Prompt –
Write the next part of the commentary on early Finnish role-playing games, continuing after its last sentence.

Text excerpt –
-*-*-

(Note: Maybe I'm lucky, but I have so far failed to acquire this game, even when I saw a stack of them in one second-hand store for ridiculously low price. Thus, this comment is mostly based on second-hand information...)

Back in the day, TSR made a little game called Dungeons & Dragons.
Thousands of companies said, "Hey! This is a fun game! We can make a game like this!" Thus was born many good role-playing games.
A lot of companies said, "My, isn't D&D popular! Let's make a game like this and get $$MONEY$$!!" Thus was born... the Garbage.

We have only bits and pieces of information, but back in 1988, when Protocol Productions published the Finnish translation of classic D&D, many other games started to creep to the Finnish RPG market. Many of them were original creations, some are unluckily fallen into obscurity. Or so the say. We're now talking about true hidden treasures here, folks. (Anyone got copy of Granag? Heard that's a pretty good D&D/Runequest module...)

The first RPG ever made in Finland was Miekka ja Magia, a somewhat legendary small-press game by Risto J. Hieta. Many game stories were frequently published in MikroBitti. Jesus, that was great stuff.

The second was ANKH, authored by Pasi Janhunen and published by Nelostuote, not exactly a highly ranked publisher. Which, surprisingly, is an acronym meaning Adventures of the North-Kalevala Heroes.

Nobody knew why the heck the name was in English, and the acronym failed to invoke the correct setting. (Egypt? Too freaking hot for Kalevalan heroes, thankyouverymuch.) Probably a pitiful attempt at making the game sound exotic or something.

-*-*-

Listed entries –
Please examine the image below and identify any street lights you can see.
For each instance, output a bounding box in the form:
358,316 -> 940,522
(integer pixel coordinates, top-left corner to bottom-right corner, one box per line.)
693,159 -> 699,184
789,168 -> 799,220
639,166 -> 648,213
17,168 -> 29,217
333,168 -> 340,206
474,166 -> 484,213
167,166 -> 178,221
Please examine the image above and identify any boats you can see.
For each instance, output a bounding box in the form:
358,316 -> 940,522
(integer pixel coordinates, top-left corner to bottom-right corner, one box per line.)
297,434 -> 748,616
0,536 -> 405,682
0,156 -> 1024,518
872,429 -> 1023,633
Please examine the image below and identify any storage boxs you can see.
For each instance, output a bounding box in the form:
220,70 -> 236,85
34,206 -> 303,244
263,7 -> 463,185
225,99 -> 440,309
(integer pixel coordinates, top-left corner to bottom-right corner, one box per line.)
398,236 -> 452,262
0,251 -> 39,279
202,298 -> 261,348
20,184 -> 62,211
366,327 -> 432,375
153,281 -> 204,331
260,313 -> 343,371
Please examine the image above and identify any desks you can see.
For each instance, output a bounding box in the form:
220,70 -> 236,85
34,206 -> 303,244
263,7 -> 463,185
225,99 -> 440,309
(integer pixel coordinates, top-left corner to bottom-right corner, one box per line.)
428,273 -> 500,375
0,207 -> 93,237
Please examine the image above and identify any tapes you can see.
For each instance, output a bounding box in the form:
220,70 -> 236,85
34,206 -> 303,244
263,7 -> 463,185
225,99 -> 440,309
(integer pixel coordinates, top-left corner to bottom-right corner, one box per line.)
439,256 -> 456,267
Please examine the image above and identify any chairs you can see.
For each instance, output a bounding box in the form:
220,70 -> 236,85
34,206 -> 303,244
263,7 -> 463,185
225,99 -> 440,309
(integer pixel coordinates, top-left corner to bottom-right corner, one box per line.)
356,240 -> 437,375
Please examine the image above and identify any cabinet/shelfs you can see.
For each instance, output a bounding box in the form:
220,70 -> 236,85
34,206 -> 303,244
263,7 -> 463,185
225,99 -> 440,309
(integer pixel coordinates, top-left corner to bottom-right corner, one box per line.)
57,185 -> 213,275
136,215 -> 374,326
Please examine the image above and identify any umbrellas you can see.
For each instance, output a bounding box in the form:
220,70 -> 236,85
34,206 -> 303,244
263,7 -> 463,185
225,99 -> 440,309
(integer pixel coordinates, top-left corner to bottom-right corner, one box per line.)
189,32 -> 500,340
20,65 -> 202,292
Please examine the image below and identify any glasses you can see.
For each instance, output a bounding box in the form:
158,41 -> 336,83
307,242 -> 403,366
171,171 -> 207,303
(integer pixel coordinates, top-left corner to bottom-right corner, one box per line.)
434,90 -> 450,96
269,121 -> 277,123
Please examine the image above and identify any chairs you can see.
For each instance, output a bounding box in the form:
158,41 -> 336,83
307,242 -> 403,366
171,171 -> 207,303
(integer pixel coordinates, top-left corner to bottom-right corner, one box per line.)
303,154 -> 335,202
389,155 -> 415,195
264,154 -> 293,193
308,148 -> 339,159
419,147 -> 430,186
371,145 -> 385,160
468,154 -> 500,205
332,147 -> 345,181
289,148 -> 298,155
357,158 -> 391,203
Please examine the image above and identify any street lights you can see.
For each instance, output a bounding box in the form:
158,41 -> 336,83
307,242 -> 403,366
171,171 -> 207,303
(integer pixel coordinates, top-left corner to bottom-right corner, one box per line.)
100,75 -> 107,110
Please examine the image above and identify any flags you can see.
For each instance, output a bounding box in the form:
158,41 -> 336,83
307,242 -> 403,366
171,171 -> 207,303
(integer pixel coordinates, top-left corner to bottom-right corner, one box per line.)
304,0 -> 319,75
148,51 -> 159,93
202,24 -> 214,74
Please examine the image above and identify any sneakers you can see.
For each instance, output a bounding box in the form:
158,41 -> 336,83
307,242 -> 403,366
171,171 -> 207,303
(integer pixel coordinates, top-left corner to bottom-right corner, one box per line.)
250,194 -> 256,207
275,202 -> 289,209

-*-*-

Your response –
The whole game reportedly smelled of... cheap. Game packaging was not good, the print quality was bad. There was one good picture, the cover picture, made by renowned fantasy comic artist Petri Hiltunen (who probably wants to forget the whole episode nowadays...), and the rest of the drawings were made by the game author, reportedly not as good.

The game itself was apparently a cheap variation of D&D, somewhat similar to Tunnels & Trolls, with some small elements from Runequest.

The game was set in Iron Age Finland, in the theme of Kalevala, as implied in the title. The problem was, while the game was Kalevalan in theme, there wasn't that much actual elements from Kalevala. Why "bard" character class instead of rune singer? The MikroBitti reviewer said the author might have found more horrifying monsters than what was found in the game by at least reading Kalevala at least once... Well, the game has the Giant Pike, and that's Definitely Enough. =)

Sources: my own recollections, Sininen Lohikäärme issue 2, my memory of one 1988 MikroBitti issue regarding RPGs in Finnish (I think it was J3 Kasvi's article), and various Usenet news articles that didn't have too much substance in this regard... this should be revised.